## Extract to read
— start —
Future of Higher Education (Part 3)

What will it mean to be an educated person in the 21st century? As Future of Higher Education – How Technology will shape learning  study indicates, sweeping technological changes will effectively change the skill-sets of the future workforce, as well as its approach to work in general. As a result, societies around the world will need to consider how to make the most of these new opportunities and thus ensure that they remain competitive in the global marketplace.

Here is an abbreviated summary: 

Technological innovation, long a hallmark of academic research, may now be changing the very way that universities teach and students learn. For academic institutions, charged with equipping graduates to compete in today’s knowledge economy, the possibilities are great. Distance education, sophisticated learning-management systems and the opportunity to collaborate with research partners from around the world are just some of the transformational benefits that universities are embracing.
But significant challenges also loom. For all of its benefits, technology remains a disruptive innovation—and an expensive one. Faculty members used to teaching in one way may be loath to invest the time to learn new methods, and may lack the budget for needed support. This paper examines the role of technology in shaping the future of higher education. The major findings are as follows:

  1. Technology has had—and will continue to have—a significant impact on higher education.
  2. Online learning is gaining a firm foothold in universities around the world.
  3. Corporate-academic partnerships will form an increasing part of the university experience.
  4. University respondents view technology as having a largely positive impact on their campuses, but acknowledge that operational challenges may hinder the full benefits from being realised. In addition, technology may be disruptive in ways not intended: respondents note a rise in student plagiarism, cheating and distractability, which they attribute to easy and ready access to mobile technologies.
  5. Higher education is responding to globalisation.
  • What are the major challenges to educators in higher education?
  • What changes do you think are necessary to meet up those challenges?

The Future of Higher Education (Part 2)

This paper on No Stimulus Money For Colleges by George Leef provides a stimulating insight into higher education.

The higher education establishment wants us to believe that having more formal education coursework under your belt necessarily makes you better educated (and vice versa). The sad truth, however, is that for many young people these days, college courses impart very little in the way of skill or knowledge. Due to the erosion of academic standards throughout much of our K-12 system, hordes of students enter college with extremely weak academic preparation.
— end —
## Data shown
— start —
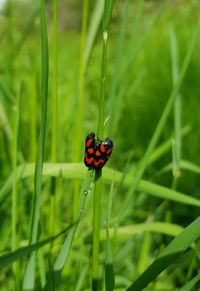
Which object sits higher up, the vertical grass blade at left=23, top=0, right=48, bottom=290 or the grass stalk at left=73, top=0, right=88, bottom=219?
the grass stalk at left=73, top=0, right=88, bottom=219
— end —
## Requests
a – Name the transformational benefits that the higher education text says universities are embracing.
b – Reproduce the part of the higher education text that begins at the words "This paper on" and stops after the words "weak academic preparation.".
Work from the higher education text alone, not from the data.

## Results of the exercise
a – Distance education; sophisticated learning-management systems; the opportunity to collaborate with research partners from around the world.

b –
This paper on No Stimulus Money For Colleges by George Leef provides a stimulating insight into higher education.

The higher education establishment wants us to believe that having more formal education coursework under your belt necessarily makes you better educated (and vice versa). The sad truth, however, is that for many young people these days, college courses impart very little in the way of skill or knowledge. Due to the erosion of academic standards throughout much of our K-12 system, hordes of students enter college with extremely weak academic preparation.